Here are some lies that you maybe told this week:

  • Yea, mom, I finished all my homework.
  • I have no idea where this mess came from.
  • Oh, I’m sorry, I didn’t see your text!
  • I can’t make it – I have other plans.
  • I’m feeling sick.
  • I had no idea that would happen.

As we sit here and think about it, we probably see that deceiving one another is something that we do more often than we would like to admit. The passage we are looking at today deals with a uniquely specific type of deception that may not seem apparent to us at first, but is extremely relevant to our day-to-day lives. James explains, “But above all, my brothers, do not swear, either by heaven or by earth or by any other oath, but let your “yes” be yes and your “no” be no, so that you may not fall under condemnation.” (5:12). So as we look at this text, we are going to examine What Deception Is, Why We Deceive, and How to Become Honest People.

What Deception Is

Deceiving and lying are not necessarily the same thing; a lie is a smaller circle inside the bigger circle of deception. A “lie” is when I say something that isn’t true. To deceive someone is to manipulate the facts so that something sounds true. So, if I spent the afternoon watching TV, and you ask me, “What did you do today?” if I respond with, “I worked out,” then that is a lie; that is just pure falsification. But if I respond with, “I worked on cultural studies,” then in my head I am thinking, Technically, I studied that TV show, which is kind of cultural, then I am being deceptive.

James’ command for us to refrain from taking oaths is a command for us to refrain from being deceptive people. James tells us that we should not “swear” by heaven or earth – and here he is not talking about curse words, but is referring to making oaths. In James’ time, it was commonplace for people to make oaths when they wanted to be taken seriously and trusted. So, perhaps they were making a deal with someone else, they would swear by heaven, or earth, or the temple, or even their own life that they would keep up their end of the deal. This oath essentially was saying, “If I don’t do what I have promised to do, then may this thing I have sworn by be destroyed.” It was a kind of exaggerative way for people to sound trustworthy.
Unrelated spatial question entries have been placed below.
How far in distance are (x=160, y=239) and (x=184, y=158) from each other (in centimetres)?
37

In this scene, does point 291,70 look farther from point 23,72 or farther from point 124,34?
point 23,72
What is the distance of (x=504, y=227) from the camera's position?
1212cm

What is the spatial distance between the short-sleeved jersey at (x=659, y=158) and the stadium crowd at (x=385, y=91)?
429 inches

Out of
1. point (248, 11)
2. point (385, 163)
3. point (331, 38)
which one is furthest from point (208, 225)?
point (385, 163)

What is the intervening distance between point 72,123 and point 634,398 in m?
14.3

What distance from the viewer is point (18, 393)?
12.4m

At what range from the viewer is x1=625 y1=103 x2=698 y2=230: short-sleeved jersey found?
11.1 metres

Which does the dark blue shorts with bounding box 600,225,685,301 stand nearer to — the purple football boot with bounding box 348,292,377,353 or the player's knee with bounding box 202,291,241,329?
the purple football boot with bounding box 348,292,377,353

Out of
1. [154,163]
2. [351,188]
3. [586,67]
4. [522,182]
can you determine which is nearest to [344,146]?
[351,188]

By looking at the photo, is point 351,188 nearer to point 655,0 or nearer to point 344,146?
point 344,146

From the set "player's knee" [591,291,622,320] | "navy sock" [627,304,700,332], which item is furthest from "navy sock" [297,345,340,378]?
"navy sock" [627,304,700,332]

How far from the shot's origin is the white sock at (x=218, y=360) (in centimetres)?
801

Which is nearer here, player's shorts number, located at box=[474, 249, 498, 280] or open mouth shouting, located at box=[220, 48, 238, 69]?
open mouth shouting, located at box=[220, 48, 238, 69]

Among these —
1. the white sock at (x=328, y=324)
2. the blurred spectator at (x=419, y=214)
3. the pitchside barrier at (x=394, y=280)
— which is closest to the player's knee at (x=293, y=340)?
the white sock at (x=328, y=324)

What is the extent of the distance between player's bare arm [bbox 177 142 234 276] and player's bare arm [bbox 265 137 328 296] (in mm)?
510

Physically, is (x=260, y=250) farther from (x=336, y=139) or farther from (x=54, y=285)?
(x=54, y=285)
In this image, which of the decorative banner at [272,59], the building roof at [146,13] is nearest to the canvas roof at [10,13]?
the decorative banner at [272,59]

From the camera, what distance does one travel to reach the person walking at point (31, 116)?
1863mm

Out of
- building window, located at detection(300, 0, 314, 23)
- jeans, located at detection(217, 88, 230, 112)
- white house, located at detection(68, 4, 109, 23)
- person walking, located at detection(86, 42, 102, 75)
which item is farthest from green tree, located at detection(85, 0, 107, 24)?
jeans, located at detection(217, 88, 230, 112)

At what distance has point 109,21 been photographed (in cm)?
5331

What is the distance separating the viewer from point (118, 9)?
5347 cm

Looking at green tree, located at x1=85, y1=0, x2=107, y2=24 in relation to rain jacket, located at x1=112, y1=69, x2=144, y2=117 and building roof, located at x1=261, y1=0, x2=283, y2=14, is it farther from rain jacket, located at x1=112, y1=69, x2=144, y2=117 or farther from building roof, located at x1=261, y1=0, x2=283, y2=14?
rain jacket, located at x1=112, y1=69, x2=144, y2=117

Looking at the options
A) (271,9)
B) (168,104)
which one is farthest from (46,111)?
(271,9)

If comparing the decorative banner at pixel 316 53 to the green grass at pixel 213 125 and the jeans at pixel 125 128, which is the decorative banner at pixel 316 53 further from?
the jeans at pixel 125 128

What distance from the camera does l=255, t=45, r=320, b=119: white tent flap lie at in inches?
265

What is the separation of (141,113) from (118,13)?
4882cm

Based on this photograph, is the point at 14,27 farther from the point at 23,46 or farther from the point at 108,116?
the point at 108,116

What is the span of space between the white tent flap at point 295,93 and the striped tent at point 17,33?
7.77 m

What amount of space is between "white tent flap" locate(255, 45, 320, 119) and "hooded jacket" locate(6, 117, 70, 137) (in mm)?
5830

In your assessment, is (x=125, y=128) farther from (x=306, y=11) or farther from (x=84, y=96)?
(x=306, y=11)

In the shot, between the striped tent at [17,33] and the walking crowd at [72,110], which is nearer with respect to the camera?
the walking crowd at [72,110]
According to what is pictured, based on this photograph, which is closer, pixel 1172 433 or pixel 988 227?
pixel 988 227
We have modern day equivalents, of course, like the very serious, and solemn, “pinky-promise.” If you make a pinky-promise and don’t keep the promise, then I get to break your pinky – so don’t screw it up.

Now, why does James say this is bad? Well, it’s not only James, but also Jesus,

Again you have heard that it was said to those of old, ‘You shall not swear falsely, but shall perform to the Lord what you have sworn. ’ But I say to you, Do not take an oath at all, either by heaven, for it is the throne of God, or by the earth, for it is his footstool, or by Jerusalem, for it is the city of the great King. And do not take an oath by your head, for you cannot make one hair white or black. Let what you say be simply ‘Yes’ or ‘No’; anything more than this comes from evil” (Matt.5:33-37).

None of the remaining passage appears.